* _Exercise instructions_
Repeat the material below word for word, from its start up to and including the line containing "50.9 meters", and nothing past it. Leave the pictures out of your copy.

··········

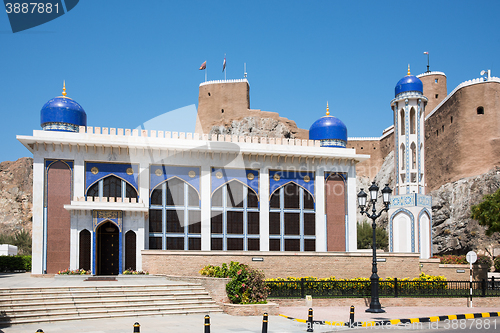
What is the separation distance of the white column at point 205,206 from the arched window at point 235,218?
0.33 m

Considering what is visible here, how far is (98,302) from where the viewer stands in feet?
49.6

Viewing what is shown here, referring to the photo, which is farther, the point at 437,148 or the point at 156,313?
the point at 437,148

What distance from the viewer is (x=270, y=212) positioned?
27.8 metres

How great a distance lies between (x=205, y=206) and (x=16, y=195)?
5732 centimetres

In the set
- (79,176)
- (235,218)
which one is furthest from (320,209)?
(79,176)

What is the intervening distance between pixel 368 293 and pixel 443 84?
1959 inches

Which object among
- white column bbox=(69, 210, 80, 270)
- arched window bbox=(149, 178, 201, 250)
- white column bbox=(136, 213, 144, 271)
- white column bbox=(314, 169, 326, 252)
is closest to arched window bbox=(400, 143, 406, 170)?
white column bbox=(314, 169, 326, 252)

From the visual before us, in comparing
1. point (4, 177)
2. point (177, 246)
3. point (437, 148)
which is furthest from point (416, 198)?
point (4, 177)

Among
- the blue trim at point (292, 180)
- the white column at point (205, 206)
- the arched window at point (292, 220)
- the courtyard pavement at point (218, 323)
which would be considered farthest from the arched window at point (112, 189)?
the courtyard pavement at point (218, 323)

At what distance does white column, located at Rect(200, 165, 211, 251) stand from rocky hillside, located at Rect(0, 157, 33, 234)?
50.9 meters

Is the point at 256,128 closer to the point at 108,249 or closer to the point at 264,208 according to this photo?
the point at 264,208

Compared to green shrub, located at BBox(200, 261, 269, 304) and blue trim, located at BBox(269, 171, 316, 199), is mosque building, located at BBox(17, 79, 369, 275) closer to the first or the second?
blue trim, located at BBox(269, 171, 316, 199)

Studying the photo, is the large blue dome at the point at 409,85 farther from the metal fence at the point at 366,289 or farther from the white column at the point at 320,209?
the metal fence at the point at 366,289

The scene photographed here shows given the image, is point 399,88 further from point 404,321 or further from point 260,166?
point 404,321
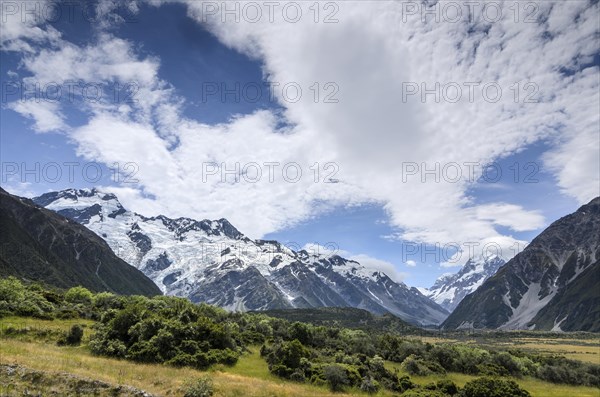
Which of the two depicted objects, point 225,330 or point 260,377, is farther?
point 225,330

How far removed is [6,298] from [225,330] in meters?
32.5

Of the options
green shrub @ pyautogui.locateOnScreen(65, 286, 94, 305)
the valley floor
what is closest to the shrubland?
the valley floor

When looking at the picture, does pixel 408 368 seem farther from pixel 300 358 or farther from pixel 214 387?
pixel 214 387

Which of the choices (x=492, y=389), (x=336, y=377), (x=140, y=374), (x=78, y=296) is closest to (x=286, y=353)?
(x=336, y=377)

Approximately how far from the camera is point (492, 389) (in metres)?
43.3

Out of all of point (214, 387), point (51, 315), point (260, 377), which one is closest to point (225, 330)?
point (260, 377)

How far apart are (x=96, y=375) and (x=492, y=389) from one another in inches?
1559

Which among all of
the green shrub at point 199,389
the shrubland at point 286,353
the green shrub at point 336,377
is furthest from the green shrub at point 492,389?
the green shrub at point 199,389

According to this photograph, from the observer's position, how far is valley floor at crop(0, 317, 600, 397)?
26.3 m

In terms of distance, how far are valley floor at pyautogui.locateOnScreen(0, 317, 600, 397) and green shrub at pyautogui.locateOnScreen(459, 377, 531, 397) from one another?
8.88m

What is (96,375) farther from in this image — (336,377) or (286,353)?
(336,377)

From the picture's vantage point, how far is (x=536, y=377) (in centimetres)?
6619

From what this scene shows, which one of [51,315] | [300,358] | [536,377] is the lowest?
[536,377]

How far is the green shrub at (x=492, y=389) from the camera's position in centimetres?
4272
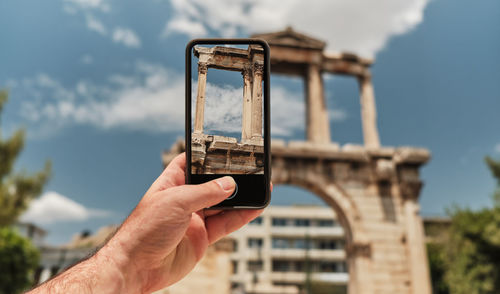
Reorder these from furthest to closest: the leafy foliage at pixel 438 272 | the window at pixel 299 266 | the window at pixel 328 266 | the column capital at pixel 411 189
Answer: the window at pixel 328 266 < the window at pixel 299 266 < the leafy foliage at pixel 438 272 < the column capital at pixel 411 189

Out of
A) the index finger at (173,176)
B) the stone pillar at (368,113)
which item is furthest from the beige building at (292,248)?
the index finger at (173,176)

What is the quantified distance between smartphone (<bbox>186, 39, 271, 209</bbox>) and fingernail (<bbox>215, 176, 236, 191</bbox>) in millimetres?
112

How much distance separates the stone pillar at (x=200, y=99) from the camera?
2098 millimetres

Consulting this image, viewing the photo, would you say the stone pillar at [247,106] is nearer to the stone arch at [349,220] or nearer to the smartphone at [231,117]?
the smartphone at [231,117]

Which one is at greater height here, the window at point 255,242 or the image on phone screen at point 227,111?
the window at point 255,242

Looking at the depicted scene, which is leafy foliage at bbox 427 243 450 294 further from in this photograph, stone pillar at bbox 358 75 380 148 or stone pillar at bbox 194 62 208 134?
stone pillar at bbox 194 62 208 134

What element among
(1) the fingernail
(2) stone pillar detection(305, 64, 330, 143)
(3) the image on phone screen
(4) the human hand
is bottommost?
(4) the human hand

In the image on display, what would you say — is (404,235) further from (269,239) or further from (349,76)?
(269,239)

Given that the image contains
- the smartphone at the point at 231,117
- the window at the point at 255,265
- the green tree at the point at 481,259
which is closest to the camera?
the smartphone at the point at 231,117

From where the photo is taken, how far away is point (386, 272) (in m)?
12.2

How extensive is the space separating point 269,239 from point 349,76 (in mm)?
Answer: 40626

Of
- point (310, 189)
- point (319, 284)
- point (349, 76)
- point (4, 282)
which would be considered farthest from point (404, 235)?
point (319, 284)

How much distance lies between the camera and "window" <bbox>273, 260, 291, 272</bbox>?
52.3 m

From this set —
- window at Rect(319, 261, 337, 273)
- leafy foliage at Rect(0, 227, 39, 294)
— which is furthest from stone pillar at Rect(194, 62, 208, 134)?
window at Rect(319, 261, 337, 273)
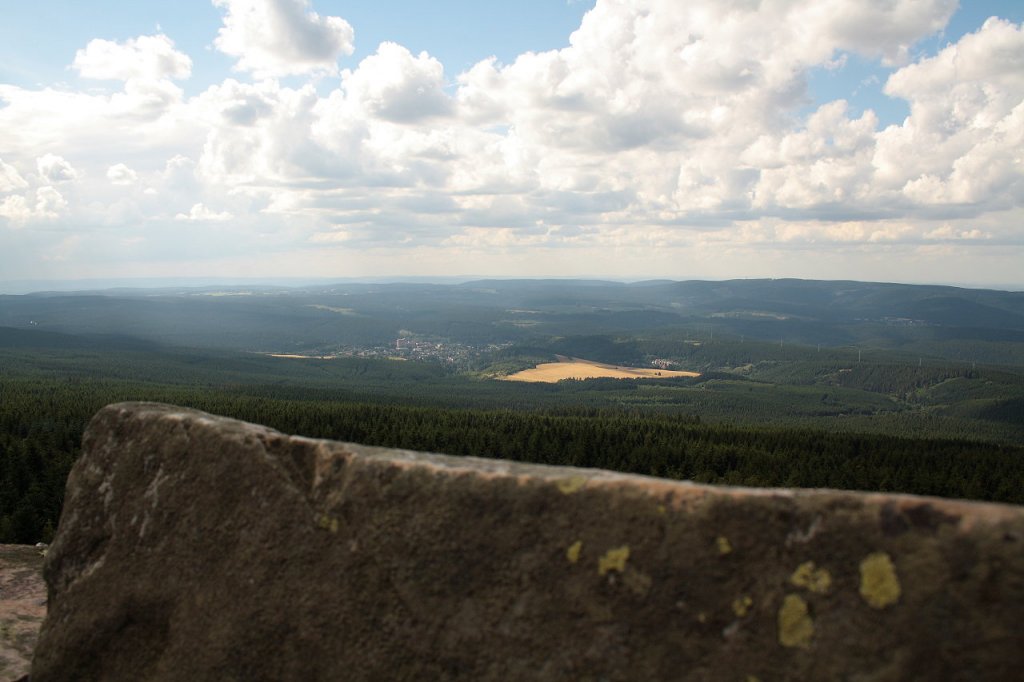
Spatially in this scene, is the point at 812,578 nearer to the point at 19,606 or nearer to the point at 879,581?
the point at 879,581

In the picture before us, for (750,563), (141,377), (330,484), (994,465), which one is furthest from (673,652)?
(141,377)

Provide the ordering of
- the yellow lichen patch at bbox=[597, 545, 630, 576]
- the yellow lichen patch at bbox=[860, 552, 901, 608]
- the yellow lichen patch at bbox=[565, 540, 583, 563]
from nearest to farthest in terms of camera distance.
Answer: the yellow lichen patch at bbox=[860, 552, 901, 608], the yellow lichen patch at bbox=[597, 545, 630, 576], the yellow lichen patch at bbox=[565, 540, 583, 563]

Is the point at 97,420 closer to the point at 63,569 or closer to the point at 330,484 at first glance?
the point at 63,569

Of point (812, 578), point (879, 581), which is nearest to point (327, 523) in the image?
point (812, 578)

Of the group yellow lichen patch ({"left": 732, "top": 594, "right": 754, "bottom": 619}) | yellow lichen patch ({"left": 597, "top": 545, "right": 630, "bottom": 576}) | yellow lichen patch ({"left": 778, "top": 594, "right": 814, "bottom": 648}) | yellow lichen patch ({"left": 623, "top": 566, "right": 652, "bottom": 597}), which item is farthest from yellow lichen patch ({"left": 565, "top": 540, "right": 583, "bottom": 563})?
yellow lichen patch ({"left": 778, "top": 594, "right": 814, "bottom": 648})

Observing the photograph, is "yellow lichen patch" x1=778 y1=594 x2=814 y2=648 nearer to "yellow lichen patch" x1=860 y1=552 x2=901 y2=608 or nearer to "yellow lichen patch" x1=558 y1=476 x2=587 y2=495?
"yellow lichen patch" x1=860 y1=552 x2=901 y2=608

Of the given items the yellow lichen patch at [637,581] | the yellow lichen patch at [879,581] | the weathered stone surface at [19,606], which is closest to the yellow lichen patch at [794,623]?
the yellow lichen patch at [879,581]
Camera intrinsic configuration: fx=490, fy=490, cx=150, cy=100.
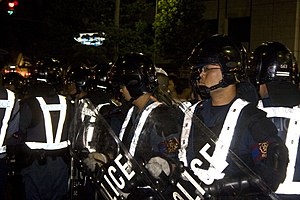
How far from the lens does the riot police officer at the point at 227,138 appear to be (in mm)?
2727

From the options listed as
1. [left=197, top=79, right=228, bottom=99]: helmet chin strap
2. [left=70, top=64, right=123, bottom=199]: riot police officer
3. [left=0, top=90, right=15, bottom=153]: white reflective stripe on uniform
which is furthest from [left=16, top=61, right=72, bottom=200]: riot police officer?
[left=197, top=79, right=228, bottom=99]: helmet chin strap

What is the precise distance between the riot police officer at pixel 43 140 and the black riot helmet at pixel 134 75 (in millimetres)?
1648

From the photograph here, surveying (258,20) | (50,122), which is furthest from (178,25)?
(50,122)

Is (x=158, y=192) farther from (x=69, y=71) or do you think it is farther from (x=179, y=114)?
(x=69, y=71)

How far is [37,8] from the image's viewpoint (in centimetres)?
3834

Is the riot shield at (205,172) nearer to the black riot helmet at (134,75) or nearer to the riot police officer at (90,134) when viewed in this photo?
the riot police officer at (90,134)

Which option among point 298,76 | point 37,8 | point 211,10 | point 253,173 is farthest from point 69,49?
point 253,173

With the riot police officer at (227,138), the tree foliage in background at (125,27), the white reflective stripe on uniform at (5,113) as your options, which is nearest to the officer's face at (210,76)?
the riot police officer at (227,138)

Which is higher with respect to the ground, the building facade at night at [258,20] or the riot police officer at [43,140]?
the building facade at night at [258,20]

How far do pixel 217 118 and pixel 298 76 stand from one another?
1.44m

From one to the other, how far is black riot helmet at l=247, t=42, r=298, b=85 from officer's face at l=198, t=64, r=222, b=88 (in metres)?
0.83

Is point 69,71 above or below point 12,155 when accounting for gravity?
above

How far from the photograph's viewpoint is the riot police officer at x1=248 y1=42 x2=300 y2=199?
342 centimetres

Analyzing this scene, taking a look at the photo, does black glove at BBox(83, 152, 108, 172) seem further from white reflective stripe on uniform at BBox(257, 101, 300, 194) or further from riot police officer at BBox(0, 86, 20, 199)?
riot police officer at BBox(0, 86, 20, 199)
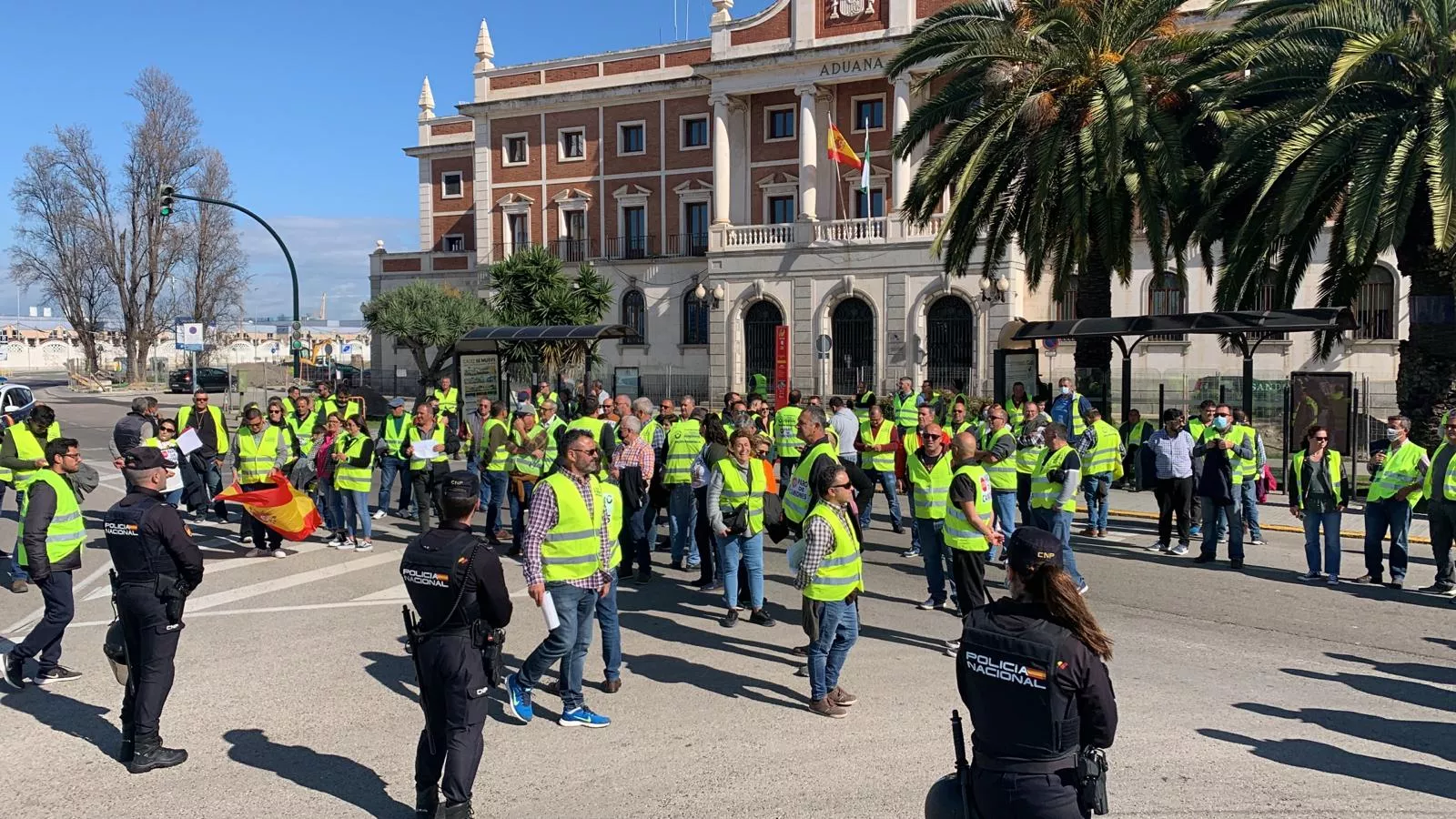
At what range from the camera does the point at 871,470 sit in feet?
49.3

··········

* _Expected answer_
What is the separation distance of the white column at point 205,206 from the arched window at point 235,218?
0.33 m

Considering what is visible here, how far is (98,302) from where the viewer stands in feet?
49.6

Viewing what is shown here, referring to the photo, which is farther, the point at 437,148 or the point at 156,313?
the point at 437,148

What distance from the viewer is (x=270, y=212) positioned?
27.8 metres

How great a distance lies between (x=205, y=206) and (x=16, y=195)?
5732 centimetres

In the set
- (79,176)
- (235,218)
which one is furthest from (320,209)?
(79,176)

What is the intervening distance between pixel 368 293 and pixel 443 84?
1959 inches

Which object among
- white column bbox=(69, 210, 80, 270)
- arched window bbox=(149, 178, 201, 250)
- white column bbox=(136, 213, 144, 271)
- white column bbox=(314, 169, 326, 252)
is closest to arched window bbox=(400, 143, 406, 170)?
white column bbox=(314, 169, 326, 252)

From the visual before us, in comparing
1. point (4, 177)
2. point (177, 246)
3. point (437, 148)
which is furthest from point (416, 198)?
point (4, 177)

Among
- the blue trim at point (292, 180)
- the white column at point (205, 206)
- the arched window at point (292, 220)
- the courtyard pavement at point (218, 323)
which would be considered farthest from the arched window at point (112, 189)?
the courtyard pavement at point (218, 323)

At what distance does white column, located at Rect(200, 165, 211, 251) stand from rocky hillside, located at Rect(0, 157, 33, 234)?
50.9 meters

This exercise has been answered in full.